## Task list
1. List every word or phrase that the Kiwisaver text puts in single quotation marks.
2. Print the Kiwisaver text from "Proposal – Kiwisaver" to "term time frame.".

## Reading text
_____

Whilst we do not participate in Kiwisaver it is covered well in the report and makes recommendations for what it perceives to be the best moves to ensure this very large savings pool is well directed in terms of its use to the NZ economy.

Kiwisaver is a fast growing but poorly led elephant. Investors and managers are too short term in their focus and thus they remain too liquid, which hinders long term investment in growth assets which demand some stability with funding.

The Reserve Bank has made it abundantly clear that investing in short term liquid securities will be the least reward asset to hold, so it shouldn’t be difficult for financial advisers and investors to conclude that longer term commitments will be rewarding.

Proposal – Kiwisaver fund managers offer fee discounts for term commitments to the management contract (a bit like the days of discounted mobile phones).

A longer term commitment has ‘equity’ value to the fund manager.

A commitment of say three, four, or five years enables that fund manager to determine a scale of funds that can be invested into longer term, developing or less liquid investments that seem likely to add long term value to the fund.

The fund manager’s process should then be no different to the way you manage your portfolio as you assess the amount of money that is ‘probably’ required for repayment over a short time frame, ‘possibly required’ over a short to medium time frame and lastly ‘unlikely’ to be required over a medium to long term time frame.

Given the ongoing growth in funds under management it’s hard to believe a fund manager couldn’t define a proportion of funds that could be invested in good quality but long term and illiquid assets (imagine if Transmission Gully had been offered as an investment).

My proposal would see a fund gaining the highest fee for the investor adopting the shortest term commitment and asking for the lowest risk asset.

My 25 year old son should avoid this choice like the plague; Reducing fees should be as important to him as pursuing some more rewarding long term investment options.

_____

## Stored data
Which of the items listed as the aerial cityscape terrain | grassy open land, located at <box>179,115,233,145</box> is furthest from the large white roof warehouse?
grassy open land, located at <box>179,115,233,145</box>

_____

## Answers to the exercises
1.
equity
probably
possibly required
unlikely

2.
Proposal – Kiwisaver fund managers offer fee discounts for term commitments to the management contract (a bit like the days of discounted mobile phones).

A longer term commitment has ‘equity’ value to the fund manager.

A commitment of say three, four, or five years enables that fund manager to determine a scale of funds that can be invested into longer term, developing or less liquid investments that seem likely to add long term value to the fund.

The fund manager’s process should then be no different to the way you manage your portfolio as you assess the amount of money that is ‘probably’ required for repayment over a short time frame, ‘possibly required’ over a short to medium time frame and lastly ‘unlikely’ to be required over a medium to long term time frame.